Written task -> Give back the data word for word, starting at the line that has "Which does the" and running to the end of the data. Leave the pictures out.

Entries provided ->
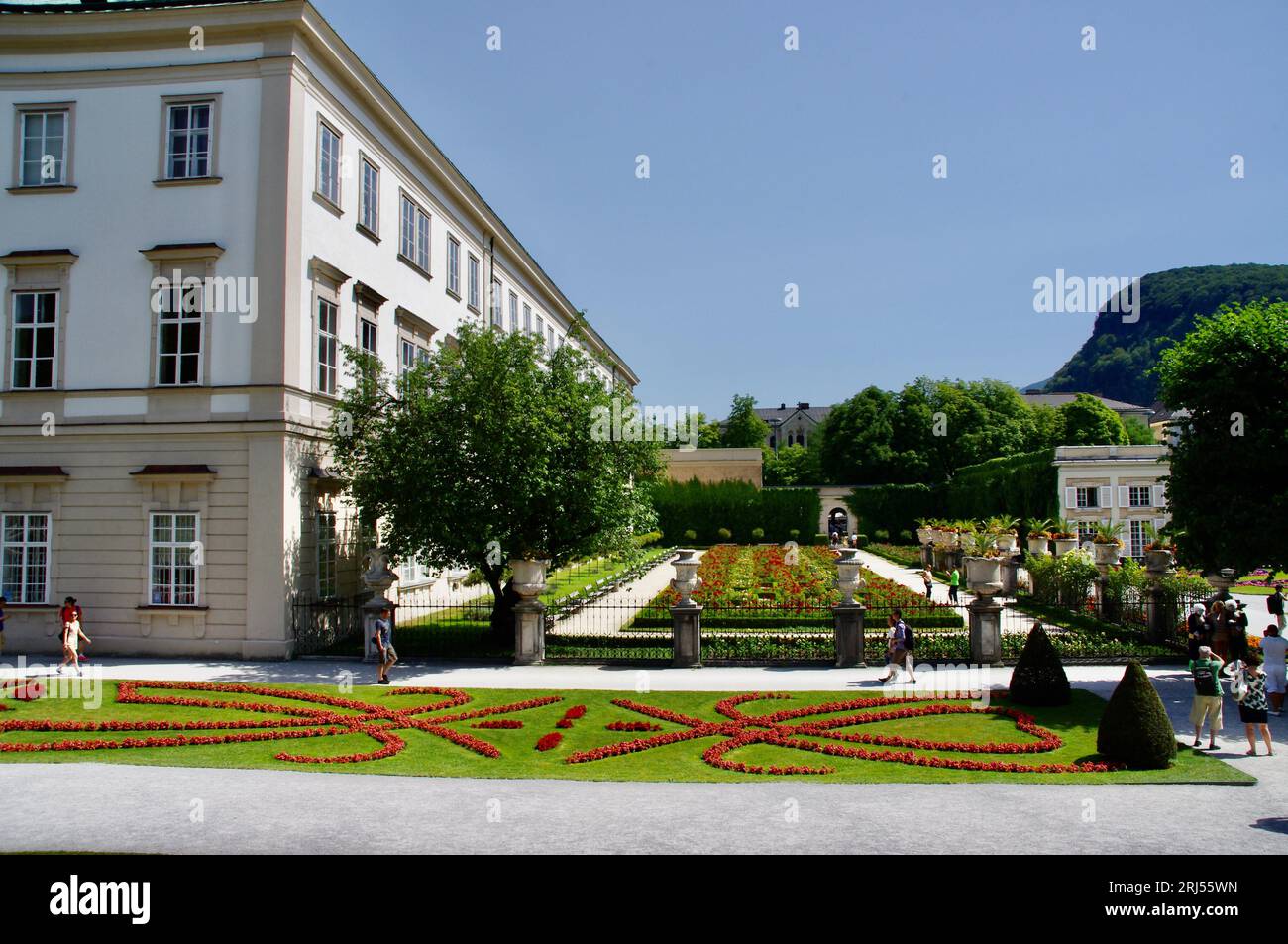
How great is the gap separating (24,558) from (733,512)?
45909 mm

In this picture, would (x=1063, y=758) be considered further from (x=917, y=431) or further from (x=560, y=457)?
(x=917, y=431)

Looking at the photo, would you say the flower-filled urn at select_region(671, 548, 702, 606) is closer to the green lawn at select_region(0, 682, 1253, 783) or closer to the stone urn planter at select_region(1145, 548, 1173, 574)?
the green lawn at select_region(0, 682, 1253, 783)

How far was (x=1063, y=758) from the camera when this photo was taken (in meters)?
12.1

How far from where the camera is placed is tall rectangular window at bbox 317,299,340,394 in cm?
2142

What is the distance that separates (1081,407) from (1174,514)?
221 feet

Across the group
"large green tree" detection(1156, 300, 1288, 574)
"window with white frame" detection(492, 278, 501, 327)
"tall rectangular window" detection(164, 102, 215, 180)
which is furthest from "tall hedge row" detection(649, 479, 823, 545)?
"large green tree" detection(1156, 300, 1288, 574)

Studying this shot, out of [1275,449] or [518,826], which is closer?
[518,826]

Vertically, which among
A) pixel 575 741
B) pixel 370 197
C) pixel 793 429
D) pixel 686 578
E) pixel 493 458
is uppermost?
pixel 793 429

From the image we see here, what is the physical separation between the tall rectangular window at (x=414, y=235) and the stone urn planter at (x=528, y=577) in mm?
11432

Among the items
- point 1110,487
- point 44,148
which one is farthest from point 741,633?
point 1110,487

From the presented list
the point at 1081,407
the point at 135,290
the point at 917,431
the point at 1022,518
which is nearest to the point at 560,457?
the point at 135,290

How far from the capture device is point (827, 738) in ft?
43.8

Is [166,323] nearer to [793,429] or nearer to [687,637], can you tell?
[687,637]
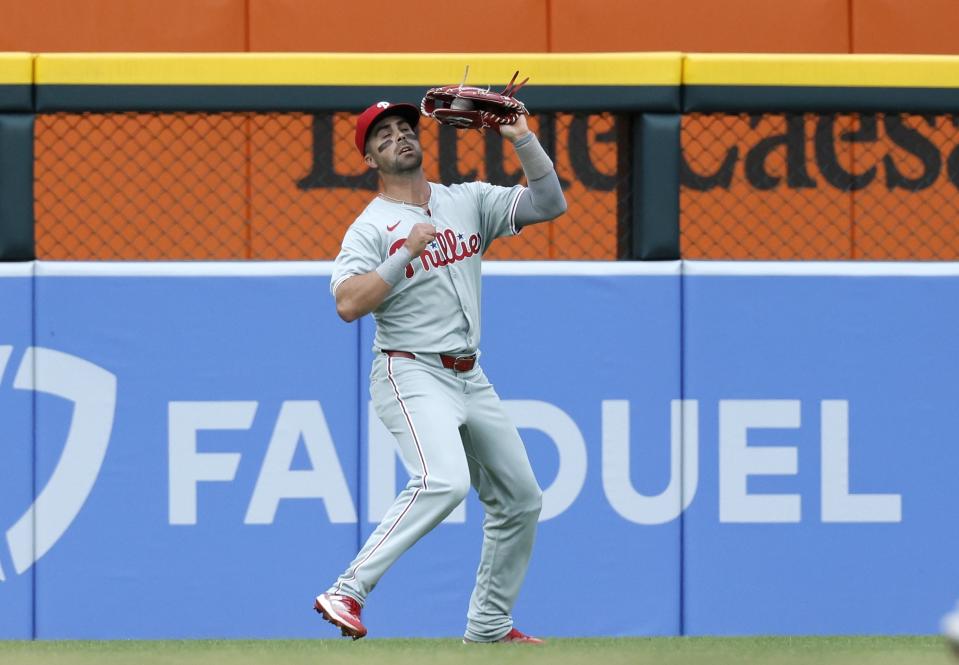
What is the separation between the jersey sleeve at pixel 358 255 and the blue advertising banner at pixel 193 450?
3.36ft

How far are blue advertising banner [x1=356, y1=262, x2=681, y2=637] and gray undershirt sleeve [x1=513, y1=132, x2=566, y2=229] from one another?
826 mm

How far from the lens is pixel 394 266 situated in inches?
166

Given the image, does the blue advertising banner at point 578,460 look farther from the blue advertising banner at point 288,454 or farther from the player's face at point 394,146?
the player's face at point 394,146

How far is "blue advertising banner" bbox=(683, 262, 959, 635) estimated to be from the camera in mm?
5426

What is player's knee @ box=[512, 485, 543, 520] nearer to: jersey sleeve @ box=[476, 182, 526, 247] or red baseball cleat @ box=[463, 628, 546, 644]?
red baseball cleat @ box=[463, 628, 546, 644]

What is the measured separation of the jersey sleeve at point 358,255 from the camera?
4.33 metres

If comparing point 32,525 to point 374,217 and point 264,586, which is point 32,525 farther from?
point 374,217
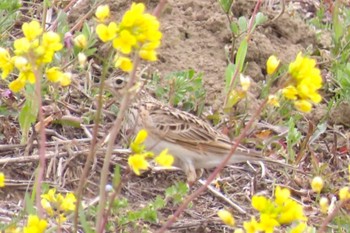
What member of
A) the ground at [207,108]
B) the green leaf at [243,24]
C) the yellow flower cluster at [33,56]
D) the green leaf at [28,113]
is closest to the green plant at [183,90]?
the ground at [207,108]

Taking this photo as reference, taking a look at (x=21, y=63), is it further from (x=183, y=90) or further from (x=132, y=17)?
(x=183, y=90)

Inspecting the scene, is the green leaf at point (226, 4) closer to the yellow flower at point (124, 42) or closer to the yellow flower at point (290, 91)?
the yellow flower at point (290, 91)

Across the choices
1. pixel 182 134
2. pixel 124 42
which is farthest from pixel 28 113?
pixel 124 42

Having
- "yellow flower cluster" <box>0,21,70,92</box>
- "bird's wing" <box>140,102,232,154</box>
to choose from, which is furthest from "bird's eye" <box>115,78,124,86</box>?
"yellow flower cluster" <box>0,21,70,92</box>

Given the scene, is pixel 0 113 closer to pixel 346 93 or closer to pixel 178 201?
pixel 178 201

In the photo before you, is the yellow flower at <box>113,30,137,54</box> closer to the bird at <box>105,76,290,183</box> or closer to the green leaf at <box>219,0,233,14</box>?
the bird at <box>105,76,290,183</box>

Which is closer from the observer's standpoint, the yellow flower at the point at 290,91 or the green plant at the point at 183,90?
the yellow flower at the point at 290,91

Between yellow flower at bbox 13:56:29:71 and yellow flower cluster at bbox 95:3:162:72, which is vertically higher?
yellow flower cluster at bbox 95:3:162:72

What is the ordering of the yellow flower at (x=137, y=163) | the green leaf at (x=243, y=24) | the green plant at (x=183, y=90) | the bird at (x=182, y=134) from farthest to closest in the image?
1. the green leaf at (x=243, y=24)
2. the green plant at (x=183, y=90)
3. the bird at (x=182, y=134)
4. the yellow flower at (x=137, y=163)
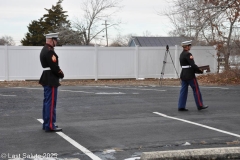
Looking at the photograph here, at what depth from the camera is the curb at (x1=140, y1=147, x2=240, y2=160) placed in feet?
18.6

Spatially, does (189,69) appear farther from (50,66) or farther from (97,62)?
(97,62)

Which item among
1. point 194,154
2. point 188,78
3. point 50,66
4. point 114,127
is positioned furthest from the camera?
point 188,78

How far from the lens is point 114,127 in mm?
8469

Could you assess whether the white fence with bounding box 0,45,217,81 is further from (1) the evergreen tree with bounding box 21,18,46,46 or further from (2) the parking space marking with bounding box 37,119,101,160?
(1) the evergreen tree with bounding box 21,18,46,46

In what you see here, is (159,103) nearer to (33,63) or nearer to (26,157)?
(26,157)

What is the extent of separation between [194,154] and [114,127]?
9.57ft

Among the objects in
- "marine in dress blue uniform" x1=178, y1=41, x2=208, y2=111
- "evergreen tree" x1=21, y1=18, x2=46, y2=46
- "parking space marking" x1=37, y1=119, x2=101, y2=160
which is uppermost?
"evergreen tree" x1=21, y1=18, x2=46, y2=46

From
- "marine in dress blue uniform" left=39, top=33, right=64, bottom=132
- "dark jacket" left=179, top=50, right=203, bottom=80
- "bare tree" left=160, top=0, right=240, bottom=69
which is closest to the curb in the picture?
"marine in dress blue uniform" left=39, top=33, right=64, bottom=132

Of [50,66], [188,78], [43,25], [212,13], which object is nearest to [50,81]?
[50,66]

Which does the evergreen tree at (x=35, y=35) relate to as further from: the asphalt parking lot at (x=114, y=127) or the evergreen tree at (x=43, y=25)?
the asphalt parking lot at (x=114, y=127)

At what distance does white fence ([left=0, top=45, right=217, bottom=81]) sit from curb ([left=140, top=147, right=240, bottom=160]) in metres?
17.2

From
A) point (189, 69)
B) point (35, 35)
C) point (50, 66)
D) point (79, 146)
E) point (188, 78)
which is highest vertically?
point (35, 35)

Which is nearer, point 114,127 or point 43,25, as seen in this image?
point 114,127

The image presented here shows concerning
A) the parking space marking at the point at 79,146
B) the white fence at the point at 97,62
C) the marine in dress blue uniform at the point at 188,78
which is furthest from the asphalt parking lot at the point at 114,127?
the white fence at the point at 97,62
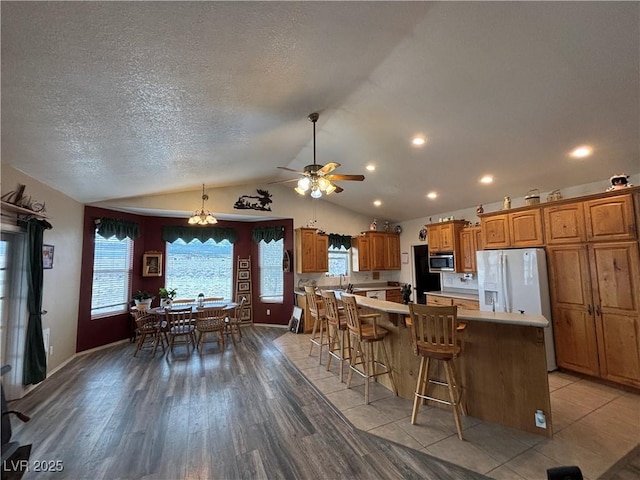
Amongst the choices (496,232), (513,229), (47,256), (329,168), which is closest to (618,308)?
(513,229)

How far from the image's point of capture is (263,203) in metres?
6.11

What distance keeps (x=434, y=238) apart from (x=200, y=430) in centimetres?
518

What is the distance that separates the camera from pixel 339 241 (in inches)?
267

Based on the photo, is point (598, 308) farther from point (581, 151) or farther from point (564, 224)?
point (581, 151)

Written solution ->
Which does the evergreen tree at (x=35, y=35) relate to as further from: the asphalt parking lot at (x=114, y=127) or the evergreen tree at (x=43, y=25)?
the asphalt parking lot at (x=114, y=127)

At what distance does white fence ([left=0, top=45, right=217, bottom=81]) sit from curb ([left=140, top=147, right=240, bottom=160]) in metres?
17.2

From
A) point (189, 69)
B) point (35, 35)
C) point (50, 66)
D) point (79, 146)
E) point (188, 78)
which is highest vertically?
point (35, 35)

Which is nearer, point 114,127 or point 43,25, as seen in this image?
point 114,127

The image presented here shows concerning
A) the parking space marking at the point at 79,146
B) the white fence at the point at 97,62
C) the marine in dress blue uniform at the point at 188,78
which is furthest from the asphalt parking lot at the point at 114,127?
the white fence at the point at 97,62
Amongst the choices (496,232), (513,229), (47,256), (329,168), which is closest to (618,308)?
(513,229)

How far from the image's point of capture is (263,203) in metres?
6.11

What distance keeps (x=434, y=238) apart from (x=200, y=430) in centimetres?
518

What is the distance that separates the camera from pixel 339 241 (in inches)?
267

Based on the photo, is point (598, 308) farther from point (581, 151) or farther from point (564, 224)?
point (581, 151)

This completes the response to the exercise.